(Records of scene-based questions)
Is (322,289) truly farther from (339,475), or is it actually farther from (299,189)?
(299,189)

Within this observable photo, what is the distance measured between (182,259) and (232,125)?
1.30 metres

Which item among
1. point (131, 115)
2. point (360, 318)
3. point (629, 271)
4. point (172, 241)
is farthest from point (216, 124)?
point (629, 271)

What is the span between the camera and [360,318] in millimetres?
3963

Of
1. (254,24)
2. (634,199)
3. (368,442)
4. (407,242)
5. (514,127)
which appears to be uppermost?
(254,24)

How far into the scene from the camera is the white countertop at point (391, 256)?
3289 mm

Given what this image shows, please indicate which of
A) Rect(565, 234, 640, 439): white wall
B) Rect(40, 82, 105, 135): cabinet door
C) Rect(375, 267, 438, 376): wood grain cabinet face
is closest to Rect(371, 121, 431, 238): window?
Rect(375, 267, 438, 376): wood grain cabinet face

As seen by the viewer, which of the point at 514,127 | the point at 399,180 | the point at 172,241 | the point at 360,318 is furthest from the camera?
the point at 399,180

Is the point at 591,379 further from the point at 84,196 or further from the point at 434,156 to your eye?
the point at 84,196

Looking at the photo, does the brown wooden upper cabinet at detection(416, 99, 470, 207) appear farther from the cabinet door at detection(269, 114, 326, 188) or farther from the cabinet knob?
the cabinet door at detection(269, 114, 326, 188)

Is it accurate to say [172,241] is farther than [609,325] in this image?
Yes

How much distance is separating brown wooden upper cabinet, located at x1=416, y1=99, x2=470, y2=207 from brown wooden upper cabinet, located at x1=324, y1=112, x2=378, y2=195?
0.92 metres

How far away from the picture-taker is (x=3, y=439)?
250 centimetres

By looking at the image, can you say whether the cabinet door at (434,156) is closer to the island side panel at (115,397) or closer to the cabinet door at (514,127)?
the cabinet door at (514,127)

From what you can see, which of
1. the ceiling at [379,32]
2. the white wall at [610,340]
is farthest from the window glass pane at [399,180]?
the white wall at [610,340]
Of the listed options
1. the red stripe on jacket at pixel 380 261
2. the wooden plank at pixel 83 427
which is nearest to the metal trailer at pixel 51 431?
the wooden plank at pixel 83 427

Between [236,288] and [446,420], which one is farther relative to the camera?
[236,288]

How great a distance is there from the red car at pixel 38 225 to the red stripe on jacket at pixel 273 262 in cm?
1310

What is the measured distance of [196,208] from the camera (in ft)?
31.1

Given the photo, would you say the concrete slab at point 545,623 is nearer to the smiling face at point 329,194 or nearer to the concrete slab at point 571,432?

• [INSTRUCTIONS FOR THE TASK] Return every line of the material exactly.

• [TASK OUTPUT]
Is (322,289) truly farther from (339,475), or is it actually farther from (299,189)?
(299,189)

Within this observable photo, what is the distance measured between (182,259) and (232,125)?
1.30 metres

Which item among
1. point (131, 115)
2. point (360, 318)
3. point (629, 271)
4. point (172, 241)
is farthest from point (216, 124)?
point (629, 271)

What is the span between the camera and [360,318] in millimetres?
3963

Of
1. (254,24)
2. (634,199)
3. (368,442)
4. (407,242)
5. (514,127)
which appears to be uppermost?
(254,24)

How far into the scene from the camera is the white countertop at point (391, 256)?
3289 mm

Given what this image shows, please indicate which of
A) Rect(565, 234, 640, 439): white wall
B) Rect(40, 82, 105, 135): cabinet door
C) Rect(375, 267, 438, 376): wood grain cabinet face
is closest to Rect(371, 121, 431, 238): window?
Rect(375, 267, 438, 376): wood grain cabinet face

As seen by the viewer, which of the point at 514,127 | the point at 399,180 | the point at 172,241 | the point at 360,318 is furthest from the camera?
the point at 399,180

Is the point at 591,379 further from the point at 84,196 or further from the point at 434,156 to your eye?
the point at 84,196

Looking at the photo, does the brown wooden upper cabinet at detection(416, 99, 470, 207) appear farther from the cabinet door at detection(269, 114, 326, 188) or farther from the cabinet knob?
the cabinet door at detection(269, 114, 326, 188)

Is it accurate to say [172,241] is farther than [609,325] in this image?
Yes

How much distance is separating brown wooden upper cabinet, located at x1=416, y1=99, x2=470, y2=207 from brown wooden upper cabinet, located at x1=324, y1=112, x2=378, y2=195?
0.92 metres

How far away from the picture-taker is (x=3, y=439)?
250 centimetres

By looking at the image, can you say whether the cabinet door at (434,156) is closer to the island side panel at (115,397) or closer to the cabinet door at (514,127)?
the cabinet door at (514,127)

From what you can see, which of
1. the ceiling at [379,32]
2. the white wall at [610,340]
is farthest from the window glass pane at [399,180]?
the white wall at [610,340]
Of the listed options
1. the red stripe on jacket at pixel 380 261
2. the wooden plank at pixel 83 427
which is nearest to the metal trailer at pixel 51 431?
the wooden plank at pixel 83 427

Between [236,288] and [446,420], which one is farther relative to the camera?
[236,288]

How great a distance is there from the red car at pixel 38 225 to the red stripe on jacket at pixel 273 262 in cm?
1310

What is the measured distance of [196,208] from the camera (in ft)?
31.1

Given the photo, would you say the concrete slab at point 545,623 is nearer to the smiling face at point 329,194 or nearer to the concrete slab at point 571,432?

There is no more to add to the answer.